--- Start Supplied passage ---

PlaceboAffect

This repo is used for our team PlaceboAffect for LING 573 Course at UW Seattle.

Project Overview
Folder Structure
Setup
Scripts
Configs
Outputs
License
Authors

Project Overview

We have developed an affect recognition system for SemEval-2019 Task 5, focusing on identifying hate speech in both English and Spanish tweets targeting immigrants and women. It employs a binary classification approach using a Word2Vec model for word embeddings and a Support Vector Machine (SVM) algorithm. To enhance the system's performance, we have incorporated additional lexical features such as n-grams and sentiment scores. For the Spanish tweets, we have employed a translation-based approach and integrated it into our existing pipeline.

--- End Supplied passage ---
--- Start Recorded data ---

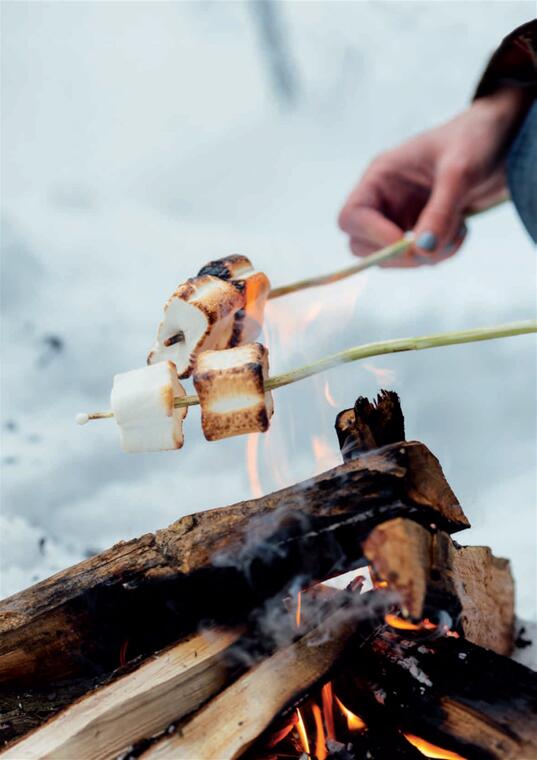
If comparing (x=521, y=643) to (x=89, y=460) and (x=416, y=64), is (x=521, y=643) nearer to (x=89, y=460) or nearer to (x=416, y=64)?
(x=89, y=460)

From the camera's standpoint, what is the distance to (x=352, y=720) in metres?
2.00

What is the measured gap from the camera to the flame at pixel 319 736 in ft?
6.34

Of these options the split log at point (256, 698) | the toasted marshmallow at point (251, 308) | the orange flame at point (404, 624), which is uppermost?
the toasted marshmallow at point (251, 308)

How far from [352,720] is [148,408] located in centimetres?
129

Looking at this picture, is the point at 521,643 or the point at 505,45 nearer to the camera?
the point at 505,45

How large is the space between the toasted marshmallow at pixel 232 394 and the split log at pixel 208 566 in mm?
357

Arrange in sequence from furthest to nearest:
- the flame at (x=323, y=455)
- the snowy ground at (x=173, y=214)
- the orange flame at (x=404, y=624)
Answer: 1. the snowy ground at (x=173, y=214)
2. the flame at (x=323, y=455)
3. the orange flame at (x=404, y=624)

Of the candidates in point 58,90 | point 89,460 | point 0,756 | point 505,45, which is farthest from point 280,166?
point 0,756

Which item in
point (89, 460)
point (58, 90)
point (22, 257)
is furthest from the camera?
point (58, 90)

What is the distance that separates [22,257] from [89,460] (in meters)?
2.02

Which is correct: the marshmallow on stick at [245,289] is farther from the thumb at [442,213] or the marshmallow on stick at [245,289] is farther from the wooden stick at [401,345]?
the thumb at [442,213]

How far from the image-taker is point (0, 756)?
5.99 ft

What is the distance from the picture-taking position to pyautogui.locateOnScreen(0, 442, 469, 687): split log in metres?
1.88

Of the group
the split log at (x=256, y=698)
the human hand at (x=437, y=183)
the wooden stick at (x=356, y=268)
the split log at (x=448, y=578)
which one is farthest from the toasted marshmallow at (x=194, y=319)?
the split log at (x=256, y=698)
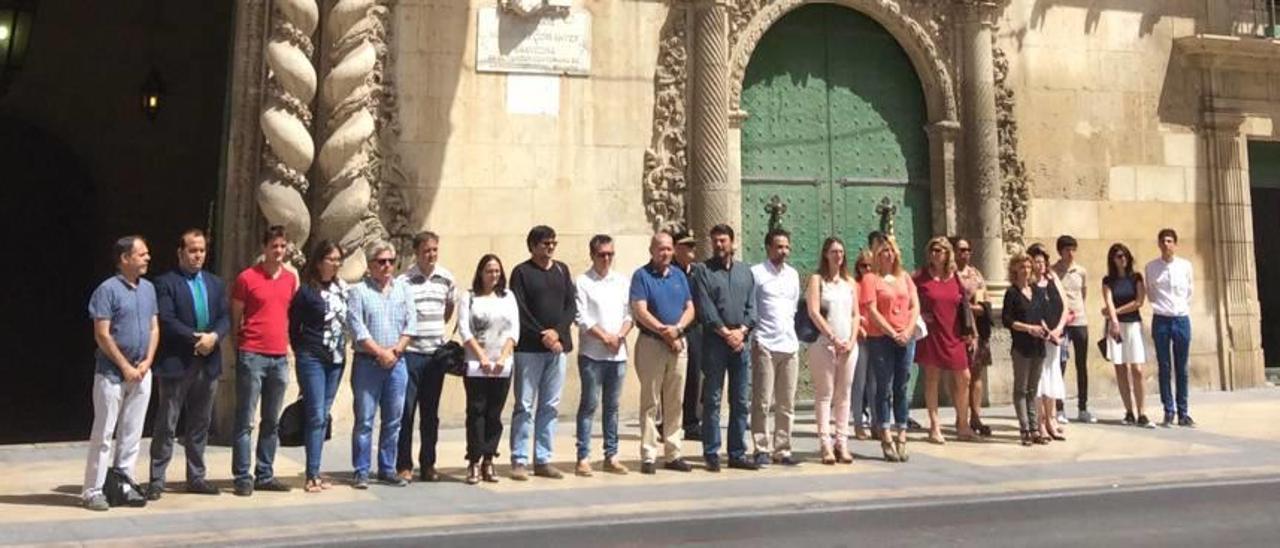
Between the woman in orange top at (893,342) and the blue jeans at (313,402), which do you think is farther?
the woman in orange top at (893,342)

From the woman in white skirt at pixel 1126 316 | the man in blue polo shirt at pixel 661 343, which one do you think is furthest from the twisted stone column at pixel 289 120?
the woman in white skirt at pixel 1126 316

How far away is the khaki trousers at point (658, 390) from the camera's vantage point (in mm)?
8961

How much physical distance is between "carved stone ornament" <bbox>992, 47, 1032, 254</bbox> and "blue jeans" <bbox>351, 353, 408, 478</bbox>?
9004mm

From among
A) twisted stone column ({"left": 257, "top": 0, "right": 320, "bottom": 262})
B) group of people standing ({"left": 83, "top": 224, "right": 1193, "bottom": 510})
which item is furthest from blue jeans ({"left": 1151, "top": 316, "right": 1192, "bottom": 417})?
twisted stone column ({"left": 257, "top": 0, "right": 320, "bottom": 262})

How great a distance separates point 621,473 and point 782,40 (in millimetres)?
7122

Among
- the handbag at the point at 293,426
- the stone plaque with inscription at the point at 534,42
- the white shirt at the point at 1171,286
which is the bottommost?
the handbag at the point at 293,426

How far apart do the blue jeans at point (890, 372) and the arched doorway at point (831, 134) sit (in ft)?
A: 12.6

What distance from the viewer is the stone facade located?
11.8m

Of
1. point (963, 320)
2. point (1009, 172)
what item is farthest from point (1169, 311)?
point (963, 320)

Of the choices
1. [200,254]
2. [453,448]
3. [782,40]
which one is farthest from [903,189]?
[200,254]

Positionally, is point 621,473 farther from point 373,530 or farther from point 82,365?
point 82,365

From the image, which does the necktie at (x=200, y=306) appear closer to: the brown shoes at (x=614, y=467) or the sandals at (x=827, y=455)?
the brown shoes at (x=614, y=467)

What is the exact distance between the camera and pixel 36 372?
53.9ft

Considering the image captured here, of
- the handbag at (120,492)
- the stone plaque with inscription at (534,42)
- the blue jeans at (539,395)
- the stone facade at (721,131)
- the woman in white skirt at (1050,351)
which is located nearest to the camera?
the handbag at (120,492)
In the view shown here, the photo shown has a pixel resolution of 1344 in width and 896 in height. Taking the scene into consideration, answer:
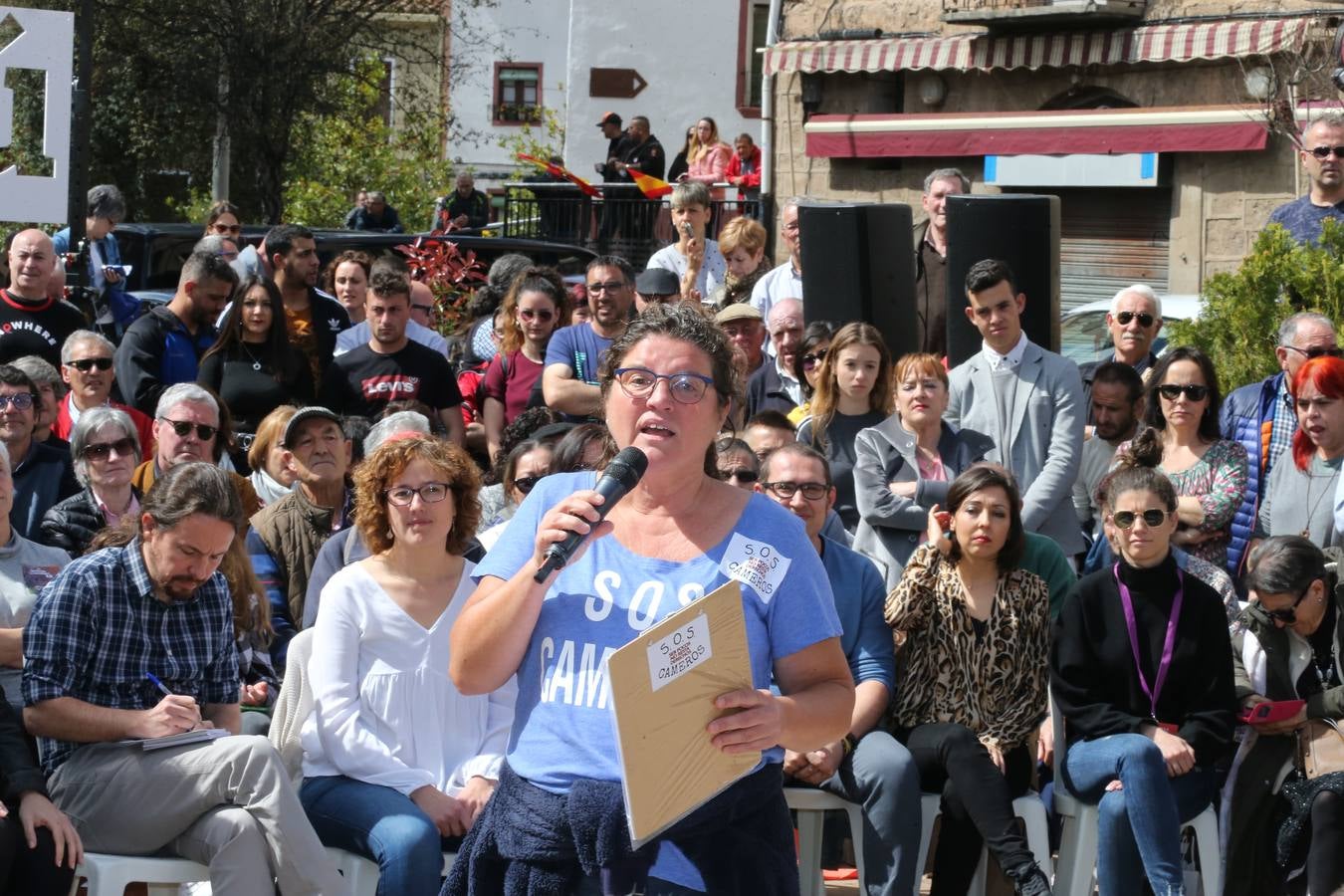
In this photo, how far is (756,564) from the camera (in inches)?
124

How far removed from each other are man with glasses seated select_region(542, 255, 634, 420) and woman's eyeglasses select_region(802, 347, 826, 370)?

--- End Recorded data ---

--- Stated goal 1 ---
Count the lines in the records that contain the string "facade", treating case as significant. Give only the number.
--- Stated goal 2 ---
Carry on writing the PlaceboAffect repository description from the point where it stops.

--- Task answer 1 ---
2

--- Task answer 2 ---
Folder Structure

The project follows a structured folder organization to store data, models, outputs, results, scripts, and source code. Here is an overview of the folder structure:

├── data
│   ├── dev
│   │   ├── en
│   │   ├── es
│   │   └── es2en
│   ├── test
│   │   ├── en
│   │   ├── es
│   │   └── es2en
│   └── train
│       ├── en
│       ├── es
│       └── es2en
├── doc
├── models
│   ├── D2
│   ├── D3
│   └── D4
│       ├── adaptation
│       └── primary
├── outputs
│   ├── D2
│   ├── D3
│   └── D4
│       ├── adaptation
│       │   ├── devtest
│       │   └── evaltest
│       └── primary
│           ├── devtest
│           └── evaltest
├── results
│   ├── D2
│   ├── D3
│   └── D4
│       ├── adaptation
│       │   ├── devtest
│       │   └── evaltest
│       └── primary
│           ├── devtest
│           └── evaltest
├── scripts
├── setup
└── src
    ├── configs
    ├── features
    └── modeling

data: This folder contains the training, development, and test datasets for both English and Spanish for this task.
doc: This folder contains various reports, PowerPoint presentations, and additional documentation related to the project.
models: This folder contains the saved pickle files of each trained model.
outputs: This folder contains the prediction files generated by each model.
results: This folder contains the evaluation scores for each model.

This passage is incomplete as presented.